Anjoli was brought up in a single parent home, where her mother was the sole provider for herself and her much younger brother. Despite her mother's hard work the family lived an extremely modest existence.
Anjoli herself started working while still in college. By the time she graduated, she was already earning enough to let her mother rest. Within a couple of years, Anjoli took a loan from the bank to buy a new flat and the family moved on to better life.
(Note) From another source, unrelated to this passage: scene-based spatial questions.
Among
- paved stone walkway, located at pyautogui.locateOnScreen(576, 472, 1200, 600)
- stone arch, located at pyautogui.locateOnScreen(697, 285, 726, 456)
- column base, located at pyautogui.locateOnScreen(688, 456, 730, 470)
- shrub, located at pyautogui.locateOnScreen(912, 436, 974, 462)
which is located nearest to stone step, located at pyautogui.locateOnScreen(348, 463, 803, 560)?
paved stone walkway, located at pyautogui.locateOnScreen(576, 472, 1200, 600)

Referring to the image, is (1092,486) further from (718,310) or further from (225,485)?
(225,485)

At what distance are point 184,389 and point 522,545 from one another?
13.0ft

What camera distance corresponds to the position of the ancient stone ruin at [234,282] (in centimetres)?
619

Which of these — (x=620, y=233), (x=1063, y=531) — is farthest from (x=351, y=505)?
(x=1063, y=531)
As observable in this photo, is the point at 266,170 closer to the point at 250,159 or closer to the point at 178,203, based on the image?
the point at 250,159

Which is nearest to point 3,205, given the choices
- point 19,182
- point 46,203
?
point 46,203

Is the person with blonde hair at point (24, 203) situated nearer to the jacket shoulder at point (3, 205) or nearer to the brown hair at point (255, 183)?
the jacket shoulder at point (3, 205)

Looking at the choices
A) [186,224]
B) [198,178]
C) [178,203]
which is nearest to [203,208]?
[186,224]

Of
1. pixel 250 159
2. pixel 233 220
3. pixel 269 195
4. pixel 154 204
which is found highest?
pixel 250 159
Anjoli's personal life too took turn for the better when Sanjeet proposed her for marriage and she agreed. Anjoli's small family was happy for her. But Sanjeet's family was a different story. They were good-hearted folks, no doubt but were not very happy with their son's choice of bride. They would have preferred to associate with a family that matched their own social and financial status. Their opposition faded in the face of their son's obvious delight and Anjoli and Sanjeet married with everyone's blessings.
In the beginning there was no problem. Three out of four members of the family were earning. Interactions at the dinner table were pleasant. For a long time after marriage, Sanjeet's parents didn't ask Anjoli directly how much she was earning. She on her own found no need to volunteer the information.
But she contributed in her own way by paying a few bills here and there and buying things for the house. It was assumed that she was saving a large chunk of her salary. Even if her in laws were curious, they didn't ask. They were not dependent on her financially and Sanjeet too was earning.
But one fine day the domestic peace was shattered when Sanjeet's parents found out that more than half of Anjoli's salary was still going towards supporting her mother and younger brother. She was paying the installments on the housing loan that she had taken pre-marriage. Her brother's income was not substantial enough to let them stop taking help from Anjoli yet.
When Anjoli's mother fell sick it was Anjoli who paid most of the medical and hospital bills. She didn't mind. Nor did Sanjeet. Her mother had done her duty and now it was Anjoli's turn to reciprocate.
But Sanjeet's parents did mind. It's not that they are 'bad' people. It's just that they belong to the class of people who believe that once the girl gets married, all her responsibilities towards her old family are over. In India there are people who won't even drink water in their married daughter's house.
The idea that Anjoli was staying in their house but her money was going elsewhere seemed very unfair to them. And then the calculations began. Who was earning how much, spending how much, contributing to the household expenses how much? They said that they were not after Anjoli's money but resented the fact that outsiders were exploiting their daughter-in-law financially.